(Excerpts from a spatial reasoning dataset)

══════

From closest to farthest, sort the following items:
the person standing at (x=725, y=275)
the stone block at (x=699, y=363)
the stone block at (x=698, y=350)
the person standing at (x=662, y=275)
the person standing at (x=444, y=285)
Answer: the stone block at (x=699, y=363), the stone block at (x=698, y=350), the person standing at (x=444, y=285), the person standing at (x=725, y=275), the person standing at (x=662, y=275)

══════

The problem
Please rewrite every line of the records above as a numbered list, leaving out any blank lines.

Output of the exercise
1. From closest to farthest, sort the following items:
2. the person standing at (x=725, y=275)
3. the stone block at (x=699, y=363)
4. the stone block at (x=698, y=350)
5. the person standing at (x=662, y=275)
6. the person standing at (x=444, y=285)
7. Answer: the stone block at (x=699, y=363), the stone block at (x=698, y=350), the person standing at (x=444, y=285), the person standing at (x=725, y=275), the person standing at (x=662, y=275)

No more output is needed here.